Page extract:
• • •

SAN JOSE, Calif. - NVIDIA (NASDAQ:NVDA) has announced the launch of its Blackwell GPU architecture, designed to significantly enhance computing power and efficiency for organizations using large language models (LLMs) and generative AI. The Blackwell GPU is expected to reduce the cost and energy consumption of operating LLMs by up to 25 times compared to its predecessor.
The Blackwell platform includes six new technologies aimed at accelerating AI training and real-time inference for models with up to 10 trillion parameters. Among these technologies is the world's most potent chip, containing 208 billion transistors and a second-generation Transformer Engine that supports new 4-bit floating point AI inference capabilities.

• • •

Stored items
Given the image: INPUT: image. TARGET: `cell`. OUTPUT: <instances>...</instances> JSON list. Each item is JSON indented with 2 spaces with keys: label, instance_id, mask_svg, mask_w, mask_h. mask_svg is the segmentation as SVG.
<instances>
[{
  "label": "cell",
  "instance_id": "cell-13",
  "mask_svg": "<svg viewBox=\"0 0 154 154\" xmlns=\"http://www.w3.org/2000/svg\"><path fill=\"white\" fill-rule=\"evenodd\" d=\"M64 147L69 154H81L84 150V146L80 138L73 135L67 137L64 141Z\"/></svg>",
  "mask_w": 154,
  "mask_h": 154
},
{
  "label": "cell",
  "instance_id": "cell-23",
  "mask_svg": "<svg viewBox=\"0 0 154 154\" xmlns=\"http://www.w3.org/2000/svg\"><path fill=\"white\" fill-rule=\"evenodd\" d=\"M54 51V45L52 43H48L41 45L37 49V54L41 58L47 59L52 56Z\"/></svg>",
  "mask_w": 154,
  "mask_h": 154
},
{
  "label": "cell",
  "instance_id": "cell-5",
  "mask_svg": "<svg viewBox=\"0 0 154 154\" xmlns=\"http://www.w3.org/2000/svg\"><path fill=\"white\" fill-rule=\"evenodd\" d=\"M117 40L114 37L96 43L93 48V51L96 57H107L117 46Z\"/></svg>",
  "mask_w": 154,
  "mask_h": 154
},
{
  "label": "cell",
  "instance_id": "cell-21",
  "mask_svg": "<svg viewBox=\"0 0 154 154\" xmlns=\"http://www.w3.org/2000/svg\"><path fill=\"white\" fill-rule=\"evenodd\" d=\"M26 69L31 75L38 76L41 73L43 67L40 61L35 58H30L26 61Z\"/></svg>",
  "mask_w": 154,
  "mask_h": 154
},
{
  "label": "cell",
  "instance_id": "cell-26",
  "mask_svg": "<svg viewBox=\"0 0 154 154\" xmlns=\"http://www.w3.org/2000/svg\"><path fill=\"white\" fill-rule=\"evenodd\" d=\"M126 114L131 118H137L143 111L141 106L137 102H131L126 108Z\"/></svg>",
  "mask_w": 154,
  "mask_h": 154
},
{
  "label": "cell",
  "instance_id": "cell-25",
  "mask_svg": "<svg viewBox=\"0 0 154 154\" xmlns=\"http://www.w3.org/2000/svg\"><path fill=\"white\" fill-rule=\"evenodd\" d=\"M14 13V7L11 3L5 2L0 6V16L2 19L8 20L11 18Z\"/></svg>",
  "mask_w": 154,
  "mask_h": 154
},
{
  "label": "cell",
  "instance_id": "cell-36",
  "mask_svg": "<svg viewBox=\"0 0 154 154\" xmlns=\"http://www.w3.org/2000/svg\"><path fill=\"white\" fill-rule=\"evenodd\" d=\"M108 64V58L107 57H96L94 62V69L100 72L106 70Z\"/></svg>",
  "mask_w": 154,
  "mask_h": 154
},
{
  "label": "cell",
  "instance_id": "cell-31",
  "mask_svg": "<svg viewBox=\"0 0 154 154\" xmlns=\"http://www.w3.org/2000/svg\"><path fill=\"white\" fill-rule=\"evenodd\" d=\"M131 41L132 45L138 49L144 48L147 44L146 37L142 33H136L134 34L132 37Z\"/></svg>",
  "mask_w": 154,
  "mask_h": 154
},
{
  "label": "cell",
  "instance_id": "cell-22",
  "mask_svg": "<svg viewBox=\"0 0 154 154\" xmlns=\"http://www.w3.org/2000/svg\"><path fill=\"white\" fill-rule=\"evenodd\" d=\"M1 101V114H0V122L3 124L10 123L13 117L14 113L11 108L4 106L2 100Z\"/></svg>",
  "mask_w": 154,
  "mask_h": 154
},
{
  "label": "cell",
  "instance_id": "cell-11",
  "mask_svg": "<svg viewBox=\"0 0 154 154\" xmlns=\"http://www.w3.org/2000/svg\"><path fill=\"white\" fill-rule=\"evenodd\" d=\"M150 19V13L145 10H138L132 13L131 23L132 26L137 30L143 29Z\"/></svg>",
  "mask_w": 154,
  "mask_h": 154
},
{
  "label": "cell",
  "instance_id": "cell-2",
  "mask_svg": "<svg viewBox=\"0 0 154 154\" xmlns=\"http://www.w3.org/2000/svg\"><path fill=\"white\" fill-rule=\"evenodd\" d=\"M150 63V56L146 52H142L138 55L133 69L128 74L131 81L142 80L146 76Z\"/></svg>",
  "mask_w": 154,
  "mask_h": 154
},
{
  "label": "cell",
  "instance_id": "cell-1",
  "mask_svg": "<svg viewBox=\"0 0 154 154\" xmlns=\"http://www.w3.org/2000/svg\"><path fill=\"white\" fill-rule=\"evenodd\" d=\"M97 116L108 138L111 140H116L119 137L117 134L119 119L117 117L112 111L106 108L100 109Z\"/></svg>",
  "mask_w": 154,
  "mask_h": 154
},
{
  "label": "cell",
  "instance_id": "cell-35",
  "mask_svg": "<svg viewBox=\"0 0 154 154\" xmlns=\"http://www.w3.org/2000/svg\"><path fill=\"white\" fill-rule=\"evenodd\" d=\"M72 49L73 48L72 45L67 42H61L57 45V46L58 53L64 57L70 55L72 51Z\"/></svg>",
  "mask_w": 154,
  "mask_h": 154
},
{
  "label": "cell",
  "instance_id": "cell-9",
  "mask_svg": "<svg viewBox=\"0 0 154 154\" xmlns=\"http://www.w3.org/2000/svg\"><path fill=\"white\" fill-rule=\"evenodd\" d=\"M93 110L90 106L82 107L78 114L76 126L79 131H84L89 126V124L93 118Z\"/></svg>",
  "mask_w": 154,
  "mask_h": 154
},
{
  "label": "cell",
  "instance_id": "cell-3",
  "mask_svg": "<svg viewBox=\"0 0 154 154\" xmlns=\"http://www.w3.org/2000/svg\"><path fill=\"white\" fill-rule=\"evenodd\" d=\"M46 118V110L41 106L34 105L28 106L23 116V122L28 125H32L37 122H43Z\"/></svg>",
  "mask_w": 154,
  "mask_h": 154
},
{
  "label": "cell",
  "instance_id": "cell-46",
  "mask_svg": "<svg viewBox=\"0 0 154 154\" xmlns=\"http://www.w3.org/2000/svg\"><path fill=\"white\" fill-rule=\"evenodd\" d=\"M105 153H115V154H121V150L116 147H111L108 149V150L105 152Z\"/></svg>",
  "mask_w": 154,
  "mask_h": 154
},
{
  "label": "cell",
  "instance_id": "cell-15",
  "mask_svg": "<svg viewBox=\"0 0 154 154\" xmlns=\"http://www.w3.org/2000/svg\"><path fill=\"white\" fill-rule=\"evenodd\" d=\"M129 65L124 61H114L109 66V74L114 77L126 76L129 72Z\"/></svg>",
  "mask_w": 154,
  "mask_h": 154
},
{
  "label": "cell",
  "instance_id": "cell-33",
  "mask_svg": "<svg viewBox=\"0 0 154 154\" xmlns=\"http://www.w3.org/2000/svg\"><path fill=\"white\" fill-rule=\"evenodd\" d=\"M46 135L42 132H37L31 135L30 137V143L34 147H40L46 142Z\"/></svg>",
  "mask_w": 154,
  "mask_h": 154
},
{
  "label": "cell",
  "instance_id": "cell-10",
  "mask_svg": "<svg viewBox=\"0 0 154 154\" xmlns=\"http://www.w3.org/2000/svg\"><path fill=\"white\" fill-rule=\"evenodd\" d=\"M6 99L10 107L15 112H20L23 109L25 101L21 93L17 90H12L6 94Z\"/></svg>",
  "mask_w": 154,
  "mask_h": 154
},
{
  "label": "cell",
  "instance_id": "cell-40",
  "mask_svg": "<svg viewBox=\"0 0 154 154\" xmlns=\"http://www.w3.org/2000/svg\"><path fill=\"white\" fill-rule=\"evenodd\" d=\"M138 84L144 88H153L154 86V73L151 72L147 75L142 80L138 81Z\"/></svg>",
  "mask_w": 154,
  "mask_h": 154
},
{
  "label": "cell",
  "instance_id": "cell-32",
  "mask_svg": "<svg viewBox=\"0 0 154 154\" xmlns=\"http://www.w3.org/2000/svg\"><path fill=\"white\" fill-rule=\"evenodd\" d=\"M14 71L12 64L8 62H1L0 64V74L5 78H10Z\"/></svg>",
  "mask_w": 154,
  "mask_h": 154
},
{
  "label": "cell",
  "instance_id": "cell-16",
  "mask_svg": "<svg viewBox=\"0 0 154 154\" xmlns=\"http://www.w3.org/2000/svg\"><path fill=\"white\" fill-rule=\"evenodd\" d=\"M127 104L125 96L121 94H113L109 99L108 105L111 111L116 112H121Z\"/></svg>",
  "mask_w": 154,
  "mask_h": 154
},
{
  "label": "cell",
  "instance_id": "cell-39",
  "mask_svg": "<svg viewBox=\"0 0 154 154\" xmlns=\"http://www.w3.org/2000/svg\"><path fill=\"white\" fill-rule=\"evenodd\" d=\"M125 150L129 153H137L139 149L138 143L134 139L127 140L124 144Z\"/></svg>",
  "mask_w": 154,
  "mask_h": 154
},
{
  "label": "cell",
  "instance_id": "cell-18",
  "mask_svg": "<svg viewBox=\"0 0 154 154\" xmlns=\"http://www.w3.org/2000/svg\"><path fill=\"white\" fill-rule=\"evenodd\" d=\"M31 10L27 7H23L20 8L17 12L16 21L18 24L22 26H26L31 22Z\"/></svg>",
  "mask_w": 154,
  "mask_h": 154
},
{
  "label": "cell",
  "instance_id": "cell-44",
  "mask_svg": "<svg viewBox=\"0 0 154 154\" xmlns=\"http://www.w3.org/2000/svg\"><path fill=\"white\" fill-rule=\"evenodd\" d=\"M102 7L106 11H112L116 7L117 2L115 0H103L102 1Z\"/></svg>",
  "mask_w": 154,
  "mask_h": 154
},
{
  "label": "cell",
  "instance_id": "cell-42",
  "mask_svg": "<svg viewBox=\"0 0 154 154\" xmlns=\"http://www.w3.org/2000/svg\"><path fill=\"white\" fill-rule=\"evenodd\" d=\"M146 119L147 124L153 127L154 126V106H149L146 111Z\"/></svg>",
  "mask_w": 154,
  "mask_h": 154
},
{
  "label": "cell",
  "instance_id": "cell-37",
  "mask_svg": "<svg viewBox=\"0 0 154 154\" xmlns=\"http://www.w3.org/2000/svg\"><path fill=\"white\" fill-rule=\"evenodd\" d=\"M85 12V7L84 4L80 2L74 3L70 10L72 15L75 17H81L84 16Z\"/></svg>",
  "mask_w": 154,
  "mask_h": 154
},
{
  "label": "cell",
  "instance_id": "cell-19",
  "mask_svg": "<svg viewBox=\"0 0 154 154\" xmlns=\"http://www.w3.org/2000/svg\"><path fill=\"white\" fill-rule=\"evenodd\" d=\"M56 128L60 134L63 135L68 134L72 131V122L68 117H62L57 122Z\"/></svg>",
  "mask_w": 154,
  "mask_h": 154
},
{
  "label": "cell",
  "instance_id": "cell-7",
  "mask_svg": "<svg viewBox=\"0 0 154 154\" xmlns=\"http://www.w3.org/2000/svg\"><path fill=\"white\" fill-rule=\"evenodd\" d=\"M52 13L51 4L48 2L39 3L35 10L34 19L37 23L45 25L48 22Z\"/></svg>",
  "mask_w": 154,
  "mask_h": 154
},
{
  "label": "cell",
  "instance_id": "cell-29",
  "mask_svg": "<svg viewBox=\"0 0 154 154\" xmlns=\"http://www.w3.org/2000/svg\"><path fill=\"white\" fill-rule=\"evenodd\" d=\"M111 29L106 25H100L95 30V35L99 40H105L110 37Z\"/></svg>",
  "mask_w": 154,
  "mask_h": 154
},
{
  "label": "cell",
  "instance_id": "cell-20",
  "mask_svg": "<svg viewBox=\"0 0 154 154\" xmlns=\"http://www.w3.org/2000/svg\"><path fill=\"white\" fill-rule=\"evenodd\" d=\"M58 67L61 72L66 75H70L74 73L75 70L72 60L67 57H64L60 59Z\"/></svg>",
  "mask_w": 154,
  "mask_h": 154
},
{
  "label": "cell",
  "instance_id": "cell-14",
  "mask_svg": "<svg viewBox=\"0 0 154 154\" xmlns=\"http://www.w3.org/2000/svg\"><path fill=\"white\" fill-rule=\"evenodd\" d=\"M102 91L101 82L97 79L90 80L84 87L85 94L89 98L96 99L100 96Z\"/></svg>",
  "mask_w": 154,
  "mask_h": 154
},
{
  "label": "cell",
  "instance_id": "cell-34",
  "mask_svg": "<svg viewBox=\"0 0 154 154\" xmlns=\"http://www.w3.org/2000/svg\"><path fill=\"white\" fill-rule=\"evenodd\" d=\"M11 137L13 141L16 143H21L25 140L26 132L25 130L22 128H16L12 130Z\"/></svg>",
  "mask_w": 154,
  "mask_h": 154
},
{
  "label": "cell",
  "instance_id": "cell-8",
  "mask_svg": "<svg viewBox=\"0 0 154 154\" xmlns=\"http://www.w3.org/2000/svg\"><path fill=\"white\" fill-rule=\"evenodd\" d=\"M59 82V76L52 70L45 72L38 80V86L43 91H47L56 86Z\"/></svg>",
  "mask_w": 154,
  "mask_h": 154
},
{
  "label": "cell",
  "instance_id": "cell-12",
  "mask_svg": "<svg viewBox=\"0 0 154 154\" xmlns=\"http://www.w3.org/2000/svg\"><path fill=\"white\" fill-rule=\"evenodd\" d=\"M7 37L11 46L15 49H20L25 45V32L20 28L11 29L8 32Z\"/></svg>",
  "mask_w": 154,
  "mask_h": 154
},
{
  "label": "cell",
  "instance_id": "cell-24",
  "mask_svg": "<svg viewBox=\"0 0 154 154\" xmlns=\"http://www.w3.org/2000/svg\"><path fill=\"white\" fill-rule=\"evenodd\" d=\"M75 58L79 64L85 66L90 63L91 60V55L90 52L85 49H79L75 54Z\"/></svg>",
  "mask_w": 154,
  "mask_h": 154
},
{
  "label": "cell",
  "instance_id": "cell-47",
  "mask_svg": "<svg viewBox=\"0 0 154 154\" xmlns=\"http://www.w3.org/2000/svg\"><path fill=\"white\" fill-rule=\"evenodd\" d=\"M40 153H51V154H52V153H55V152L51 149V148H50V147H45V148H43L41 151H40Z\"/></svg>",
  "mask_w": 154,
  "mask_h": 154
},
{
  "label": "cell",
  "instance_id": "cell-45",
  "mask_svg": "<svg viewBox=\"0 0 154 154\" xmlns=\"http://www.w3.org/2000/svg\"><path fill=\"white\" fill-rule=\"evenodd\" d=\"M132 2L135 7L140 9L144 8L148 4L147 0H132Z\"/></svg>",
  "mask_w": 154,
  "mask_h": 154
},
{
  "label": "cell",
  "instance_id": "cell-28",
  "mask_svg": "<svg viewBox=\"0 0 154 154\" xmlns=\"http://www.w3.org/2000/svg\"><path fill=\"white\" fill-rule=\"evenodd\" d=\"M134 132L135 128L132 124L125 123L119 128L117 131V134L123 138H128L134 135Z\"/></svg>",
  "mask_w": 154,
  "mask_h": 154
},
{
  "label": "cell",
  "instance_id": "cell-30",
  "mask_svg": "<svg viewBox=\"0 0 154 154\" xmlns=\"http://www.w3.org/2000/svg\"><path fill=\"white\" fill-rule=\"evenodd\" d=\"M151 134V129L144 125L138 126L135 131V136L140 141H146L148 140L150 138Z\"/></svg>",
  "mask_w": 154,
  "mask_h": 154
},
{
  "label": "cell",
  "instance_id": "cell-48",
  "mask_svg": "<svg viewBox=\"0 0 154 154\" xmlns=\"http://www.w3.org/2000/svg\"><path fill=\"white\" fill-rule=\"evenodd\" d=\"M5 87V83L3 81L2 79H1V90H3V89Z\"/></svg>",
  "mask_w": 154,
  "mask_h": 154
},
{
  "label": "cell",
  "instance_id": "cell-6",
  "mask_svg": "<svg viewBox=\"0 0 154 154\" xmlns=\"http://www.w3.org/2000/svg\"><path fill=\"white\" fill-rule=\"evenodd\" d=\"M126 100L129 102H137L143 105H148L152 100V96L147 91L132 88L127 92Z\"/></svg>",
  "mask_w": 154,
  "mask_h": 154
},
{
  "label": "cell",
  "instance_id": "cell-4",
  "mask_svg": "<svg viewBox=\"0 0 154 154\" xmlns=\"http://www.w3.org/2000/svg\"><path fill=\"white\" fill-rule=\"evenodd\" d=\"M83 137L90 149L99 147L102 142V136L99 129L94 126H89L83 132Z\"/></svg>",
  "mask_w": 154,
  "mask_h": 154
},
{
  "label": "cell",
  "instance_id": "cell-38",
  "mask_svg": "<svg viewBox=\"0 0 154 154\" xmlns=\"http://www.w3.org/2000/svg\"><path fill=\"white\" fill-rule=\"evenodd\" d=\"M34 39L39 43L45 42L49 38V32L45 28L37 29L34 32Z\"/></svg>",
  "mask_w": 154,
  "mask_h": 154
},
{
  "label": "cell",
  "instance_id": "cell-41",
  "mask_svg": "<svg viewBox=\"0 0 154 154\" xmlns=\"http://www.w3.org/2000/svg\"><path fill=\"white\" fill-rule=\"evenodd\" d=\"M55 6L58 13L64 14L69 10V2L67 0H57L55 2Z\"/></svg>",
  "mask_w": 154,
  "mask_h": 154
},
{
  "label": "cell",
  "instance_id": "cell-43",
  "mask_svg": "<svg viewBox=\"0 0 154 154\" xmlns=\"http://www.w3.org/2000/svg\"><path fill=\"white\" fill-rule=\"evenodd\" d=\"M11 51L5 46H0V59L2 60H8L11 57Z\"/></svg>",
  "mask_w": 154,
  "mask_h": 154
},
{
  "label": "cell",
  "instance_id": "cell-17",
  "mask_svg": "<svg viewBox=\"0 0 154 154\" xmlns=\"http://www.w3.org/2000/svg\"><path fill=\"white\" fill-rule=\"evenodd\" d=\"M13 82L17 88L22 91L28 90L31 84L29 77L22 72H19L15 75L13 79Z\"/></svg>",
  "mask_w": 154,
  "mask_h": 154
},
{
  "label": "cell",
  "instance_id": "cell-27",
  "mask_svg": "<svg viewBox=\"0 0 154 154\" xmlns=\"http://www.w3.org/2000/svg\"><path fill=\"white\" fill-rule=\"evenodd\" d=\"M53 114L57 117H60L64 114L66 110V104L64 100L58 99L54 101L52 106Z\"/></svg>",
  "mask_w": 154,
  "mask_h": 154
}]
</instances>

• • •

Your instructions: From the NVIDIA Blackwell announcement, list every number written in digits, along with the words it applies to.

Response to this exercise:
- 25 times (the reduction in cost and energy consumption of operating LLMs compared to the predecessor)
- 10 trillion parameters
- 208 billion transistors
- 4-bit floating point